Arbeitsauftrag — Aktualisieren Sie die Zeilen sämtlicher Datensätze, indem Sie „greater or less than“ überall durch „higher or lower than“ ersetzen und alles Übrige unverändert lassen. Die Bilder lassen Sie in Ihrer Antwort weg.
=== Vorliegende Datensätze ===
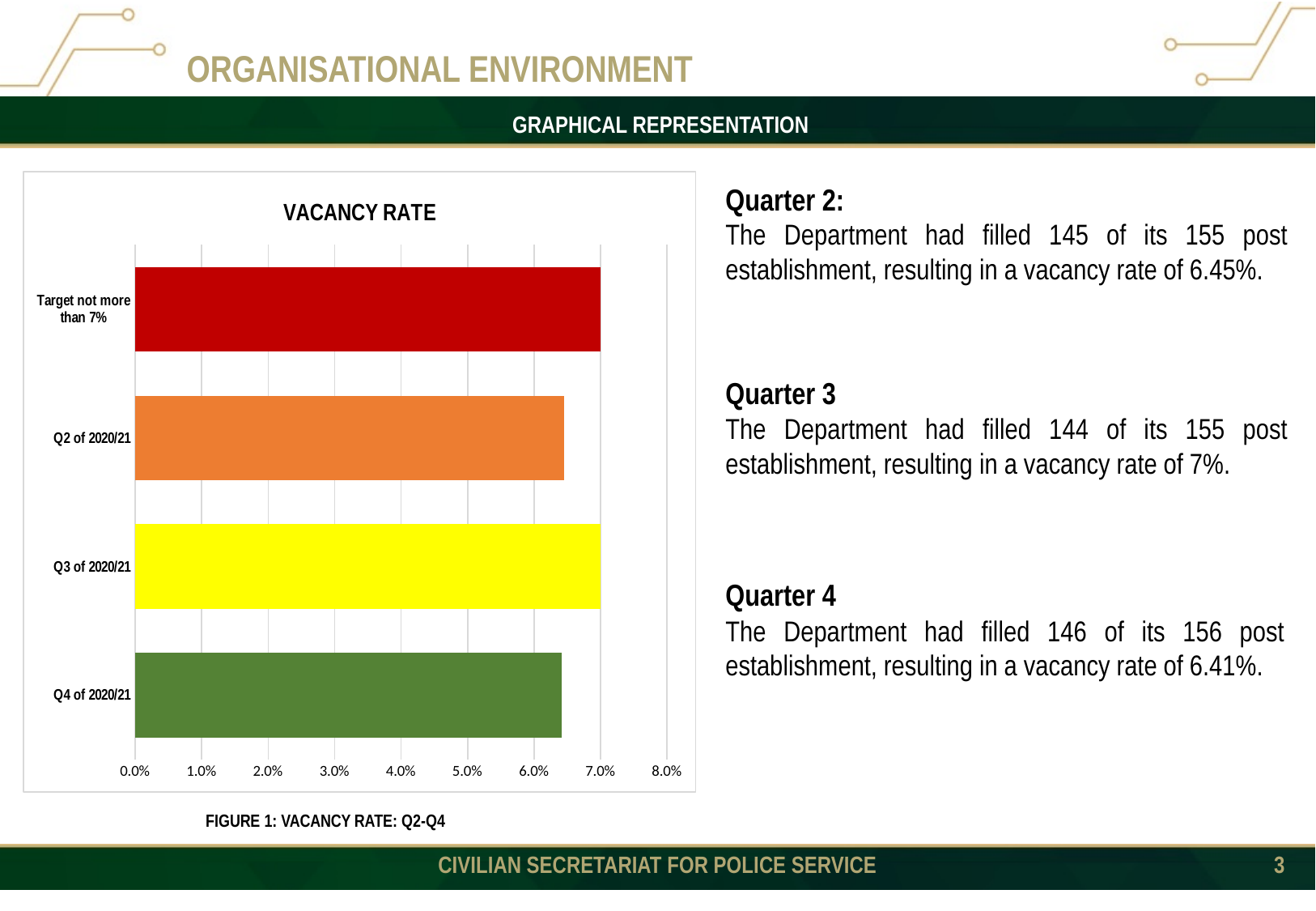
Is the value for Q4 of 2020/21 greater or less than 7.0%? less What is the title of the chart? VACANCY RATE Is the value for Q4 of 2020/21 greater or less than 6.0%? greater Is the value for Q2 of 2020/21 greater or less than 7.0%? less What is the value of the 'Target not more than 7%' bar in the VACANCY RATE chart? 7.0% Which bar is longer, 'Target not more than 7%' or 'Q2 of 2020/21'? Target not more than 7% How many categories are plotted in the VACANCY RATE chart? 4 What colour is the bar for Q3 of 2020/21? yellow What is the vacancy rate shown for Q3 of 2020/21 in the chart? 7.0% Which has the larger value in the chart, Q3 of 2020/21 or Q4 of 2020/21? Q3 of 2020/21 What kind of chart is shown on the slide? bar chart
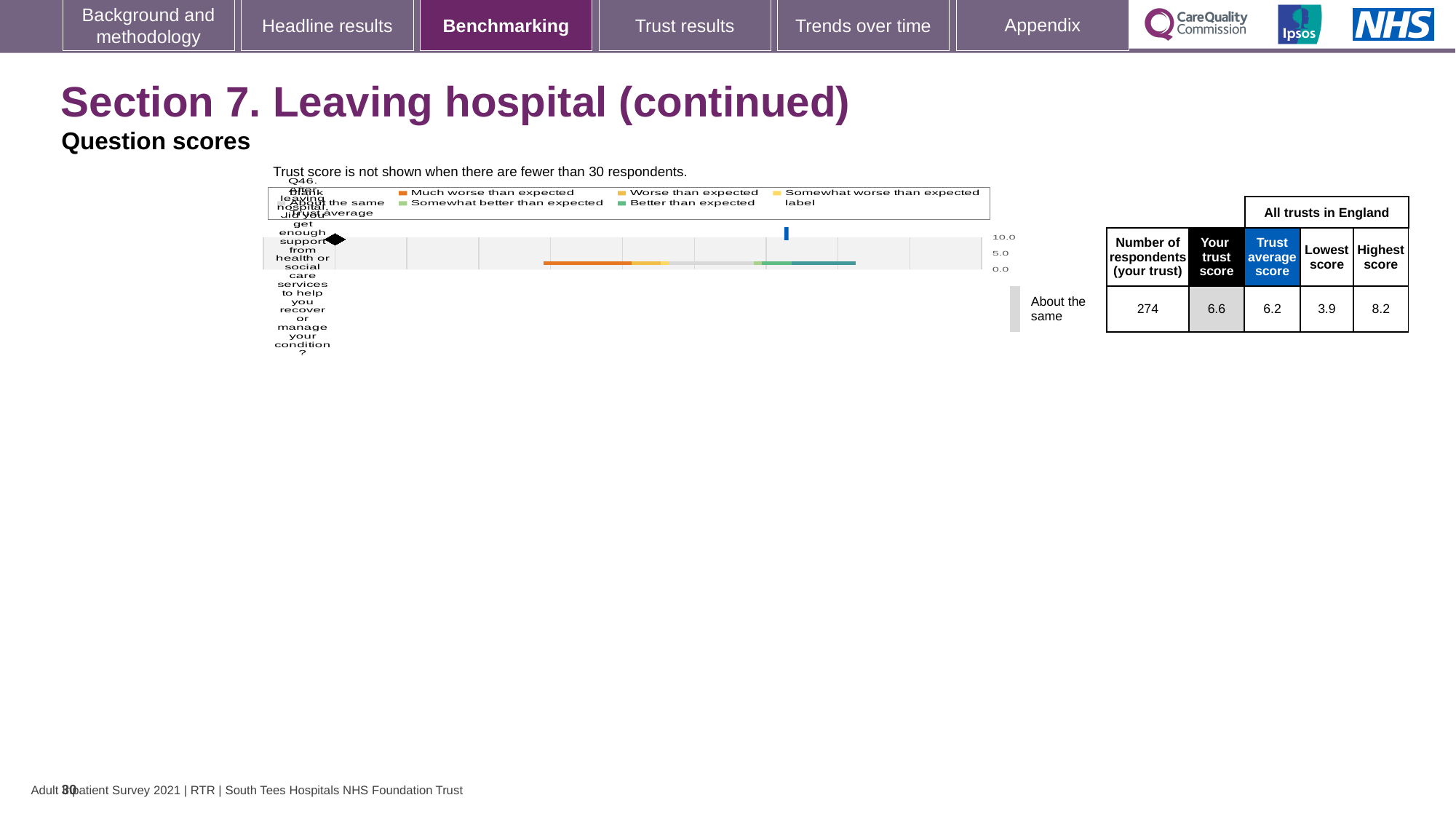
By how much does the trust score for Q46 exceed the trust average score? 0.4 What is the trust average score for Q46 across all trusts in England? 6.2 How many respondents from the trust answered Q46? 274 What kind of chart is used to show the Q46 score? Bar chart How many questions are plotted on the chart? 1 Is the trust score for Q46 greater or less than 5.0 on the chart axis? greater Which is larger for Q46: the trust score or the trust average score? Trust score What is the lowest score among all trusts in England for Q46? 3.9 What is the highest score among all trusts in England for Q46? 8.2 What is the difference between the highest and lowest scores for Q46 across all trusts in England? 4.3 What is the trust score for Q46 (support from health or social care services after leaving hospital)? 6.6 Which benchmark category is the trust's Q46 score placed in? About the same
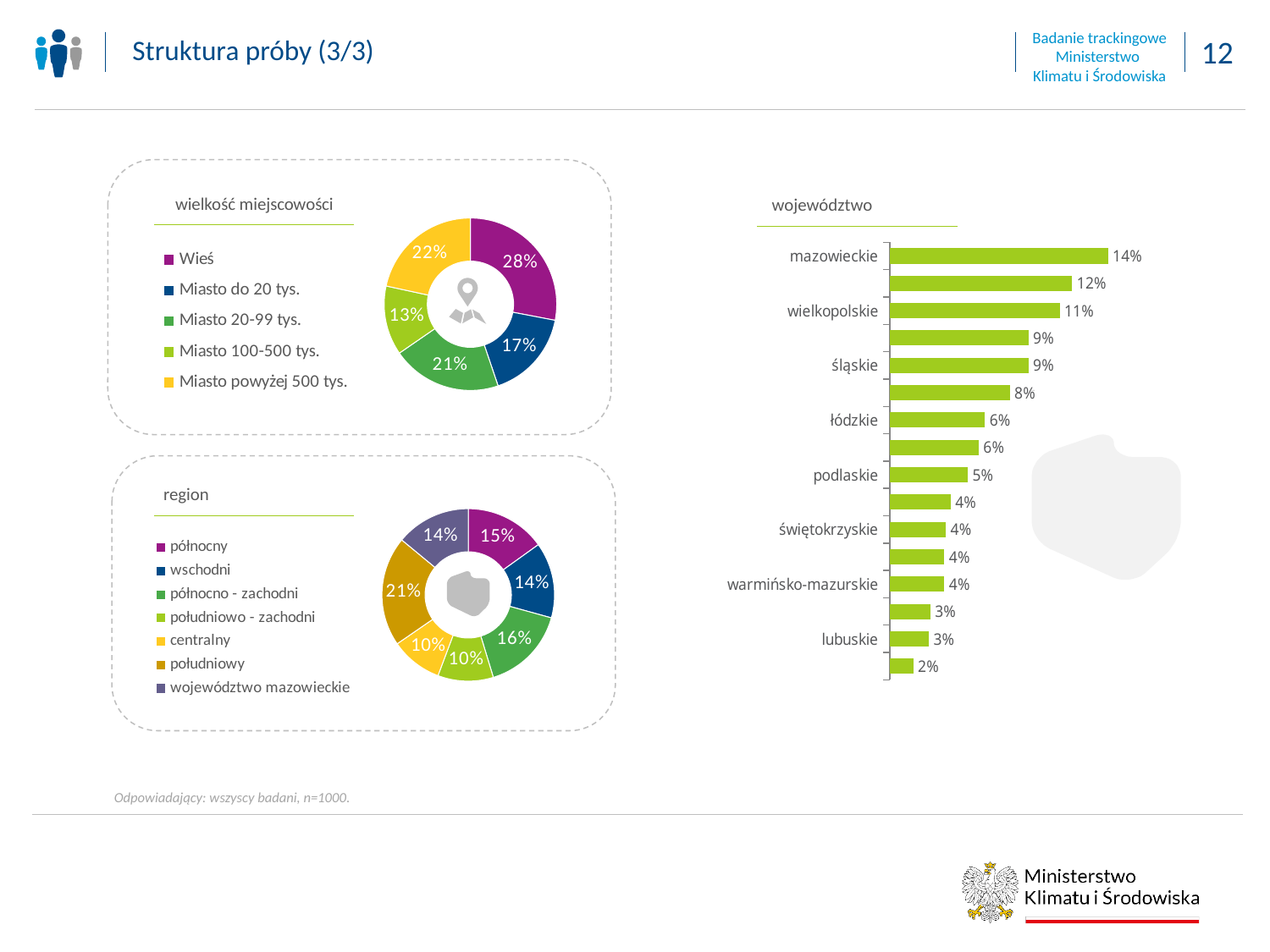
In the 'wielkość miejscowości' chart, which category has the largest share? Wieś In the 'region' chart, how many regions are listed in the legend? 7 In the 'wielkość miejscowości' chart, what share is Wieś? 28% In the 'województwo' chart, what is the value for podlaskie? 5% In the 'województwo' chart, what is the difference between wielkopolskie and śląskie? 2 percentage points In the 'region' chart, which region has the largest share? południowy In the 'region' chart, what share is południowy? 21% In the 'wielkość miejscowości' chart, what share is Miasto 100-500 tys.? 13% In the 'wielkość miejscowości' chart, what is the difference between Wieś and Miasto do 20 tys.? 11 percentage points What type of chart is the 'województwo' chart? Bar chart In the 'region' chart, which is larger: północny or północno - zachodni? północno - zachodni In the 'województwo' chart, what is the value for mazowieckie? 14%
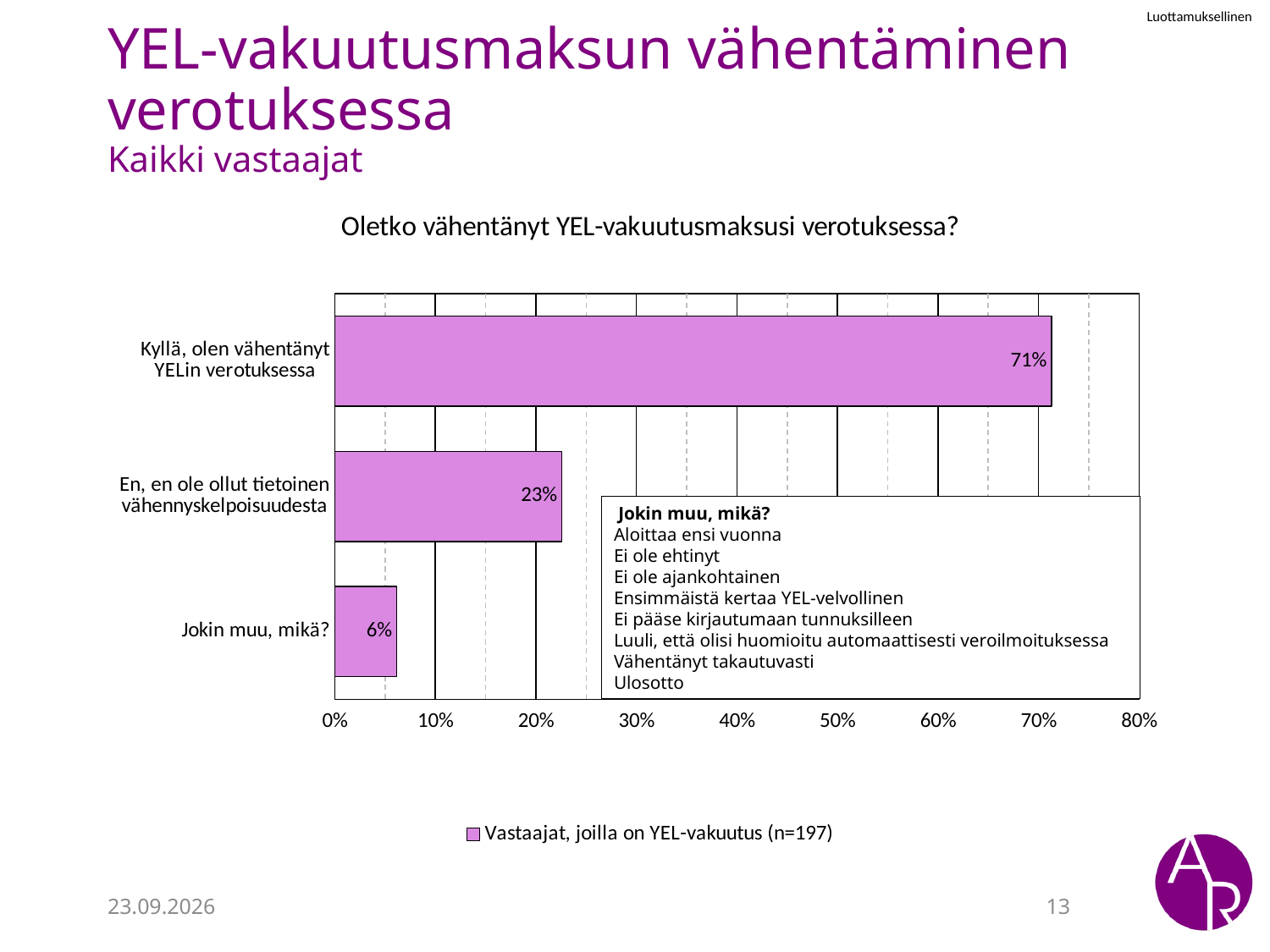
What is the difference between the values for "Kyllä, olen vähentänyt YELin verotuksessa" and "En, en ole ollut tietoinen vähennyskelpoisuudesta"? 48% How many categories are shown in the chart? 3 Which is larger, the value for "En, en ole ollut tietoinen vähennyskelpoisuudesta" or the value for "Jokin muu, mikä?"? En, en ole ollut tietoinen vähennyskelpoisuudesta Which category has the lowest value? Jokin muu, mikä? Which category has the highest value? Kyllä, olen vähentänyt YELin verotuksessa What kind of chart is shown on the slide? Bar chart What is the difference between the values for "En, en ole ollut tietoinen vähennyskelpoisuudesta" and "Jokin muu, mikä?"? 17% What series does the legend list? Vastaajat, joilla on YEL-vakuutus (n=197) What is the value for "En, en ole ollut tietoinen vähennyskelpoisuudesta"? 23% What is the value for "Jokin muu, mikä?"? 6% What is the value for "Kyllä, olen vähentänyt YELin verotuksessa"? 71% Is the value for "Kyllä, olen vähentänyt YELin verotuksessa" greater or less than 60%? greater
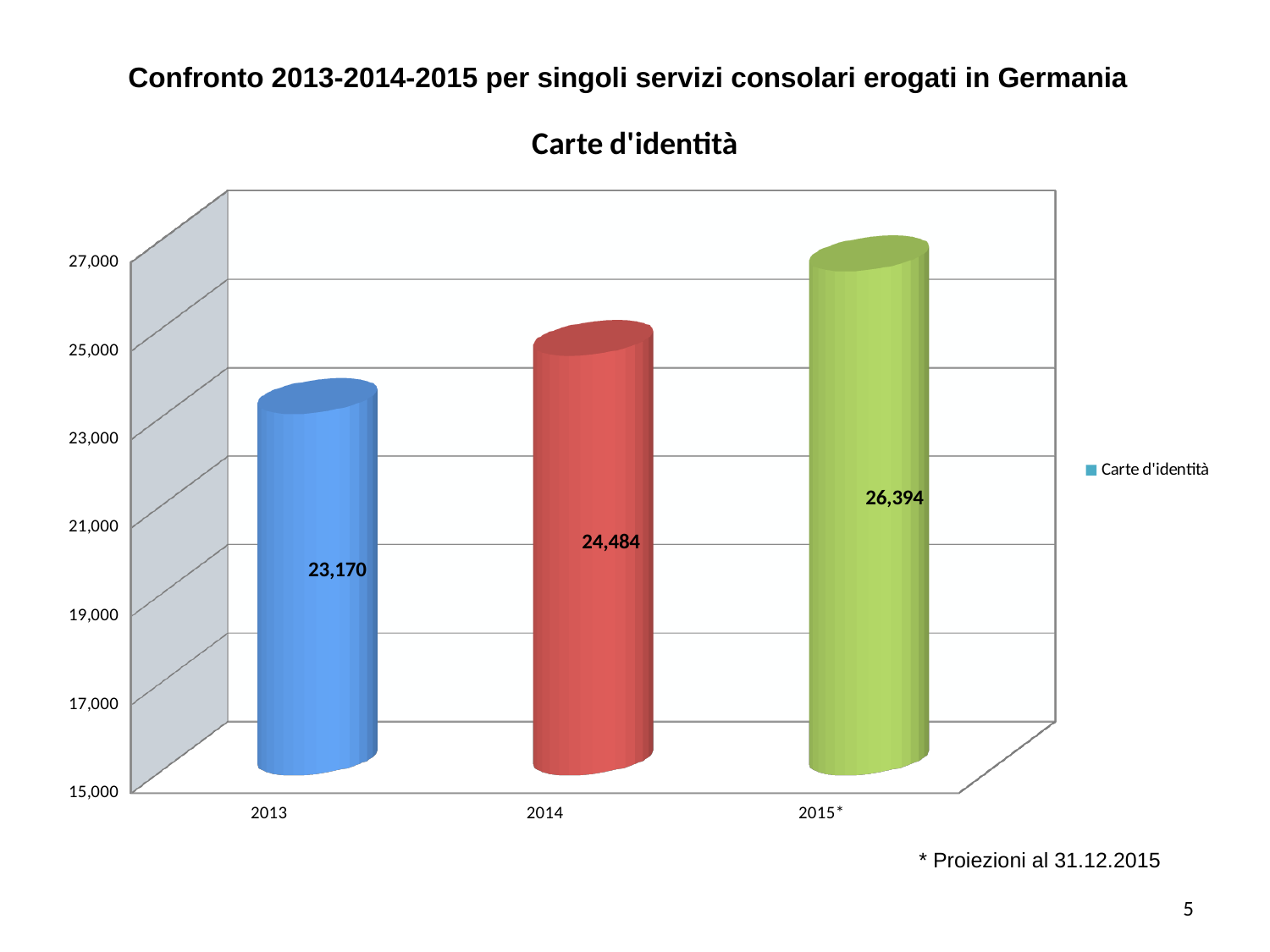
Which year has the highest value in the Carte d'identità chart? 2015* Is the value for 2014 in the Carte d'identità chart greater or less than 25,000? less How many years are shown on the x axis of the Carte d'identità chart? 3 What is the difference between the 2015* and 2013 values in the Carte d'identità chart? 3,224 What is the value for 2013 in the Carte d'identità chart? 23,170 Do the values in the Carte d'identità chart rise or fall from 2013 to 2015*? rise What kind of chart is the Carte d'identità chart? bar chart Which year has the lowest value in the Carte d'identità chart? 2013 What is the value for 2015* in the Carte d'identità chart? 26,394 What is the value for 2014 in the Carte d'identità chart? 24,484 What is the difference between the 2014 and 2013 values in the Carte d'identità chart? 1,314 Which is larger in the Carte d'identità chart, the value for 2014 or the value for 2015*? 2015*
===
Ihre Antwort —
Is the value for Q4 of 2020/21 higher or lower than 7.0%? less What is the title of the chart? VACANCY RATE Is the value for Q4 of 2020/21 higher or lower than 6.0%? greater Is the value for Q2 of 2020/21 higher or lower than 7.0%? less What is the value of the 'Target not more than 7%' bar in the VACANCY RATE chart? 7.0% Which bar is longer, 'Target not more than 7%' or 'Q2 of 2020/21'? Target not more than 7% How many categories are plotted in the VACANCY RATE chart? 4 What colour is the bar for Q3 of 2020/21? yellow What is the vacancy rate shown for Q3 of 2020/21 in the chart? 7.0% Which has the larger value in the chart, Q3 of 2020/21 or Q4 of 2020/21? Q3 of 2020/21 What kind of chart is shown on the slide? bar chart
By how much does the trust score for Q46 exceed the trust average score? 0.4 What is the trust average score for Q46 across all trusts in England? 6.2 How many respondents from the trust answered Q46? 274 What kind of chart is used to show the Q46 score? Bar chart How many questions are plotted on the chart? 1 Is the trust score for Q46 higher or lower than 5.0 on the chart axis? greater Which is larger for Q46: the trust score or the trust average score? Trust score What is the lowest score among all trusts in England for Q46? 3.9 What is the highest score among all trusts in England for Q46? 8.2 What is the difference between the highest and lowest scores for Q46 across all trusts in England? 4.3 What is the trust score for Q46 (support from health or social care services after leaving hospital)? 6.6 Which benchmark category is the trust's Q46 score placed in? About the same
In the 'wielkość miejscowości' chart, which category has the largest share? Wieś In the 'region' chart, how many regions are listed in the legend? 7 In the 'wielkość miejscowości' chart, what share is Wieś? 28% In the 'województwo' chart, what is the value for podlaskie? 5% In the 'województwo' chart, what is the difference between wielkopolskie and śląskie? 2 percentage points In the 'region' chart, which region has the largest share? południowy In the 'region' chart, what share is południowy? 21% In the 'wielkość miejscowości' chart, what share is Miasto 100-500 tys.? 13% In the 'wielkość miejscowości' chart, what is the difference between Wieś and Miasto do 20 tys.? 11 percentage points What type of chart is the 'województwo' chart? Bar chart In the 'region' chart, which is larger: północny or północno - zachodni? północno - zachodni In the 'województwo' chart, what is the value for mazowieckie? 14%
What is the difference between the values for "Kyllä, olen vähentänyt YELin verotuksessa" and "En, en ole ollut tietoinen vähennyskelpoisuudesta"? 48% How many categories are shown in the chart? 3 Which is larger, the value for "En, en ole ollut tietoinen vähennyskelpoisuudesta" or the value for "Jokin muu, mikä?"? En, en ole ollut tietoinen vähennyskelpoisuudesta Which category has the lowest value? Jokin muu, mikä? Which category has the highest value? Kyllä, olen vähentänyt YELin verotuksessa What kind of chart is shown on the slide? Bar chart What is the difference between the values for "En, en ole ollut tietoinen vähennyskelpoisuudesta" and "Jokin muu, mikä?"? 17% What series does the legend list? Vastaajat, joilla on YEL-vakuutus (n=197) What is the value for "En, en ole ollut tietoinen vähennyskelpoisuudesta"? 23% What is the value for "Jokin muu, mikä?"? 6% What is the value for "Kyllä, olen vähentänyt YELin verotuksessa"? 71% Is the value for "Kyllä, olen vähentänyt YELin verotuksessa" higher or lower than 60%? greater
Which year has the highest value in the Carte d'identità chart? 2015* Is the value for 2014 in the Carte d'identità chart higher or lower than 25,000? less How many years are shown on the x axis of the Carte d'identità chart? 3 What is the difference between the 2015* and 2013 values in the Carte d'identità chart? 3,224 What is the value for 2013 in the Carte d'identità chart? 23,170 Do the values in the Carte d'identità chart rise or fall from 2013 to 2015*? rise What kind of chart is the Carte d'identità chart? bar chart Which year has the lowest value in the Carte d'identità chart? 2013 What is the value for 2015* in the Carte d'identità chart? 26,394 What is the value for 2014 in the Carte d'identità chart? 24,484 What is the difference between the 2014 and 2013 values in the Carte d'identità chart? 1,314 Which is larger in the Carte d'identità chart, the value for 2014 or the value for 2015*? 2015*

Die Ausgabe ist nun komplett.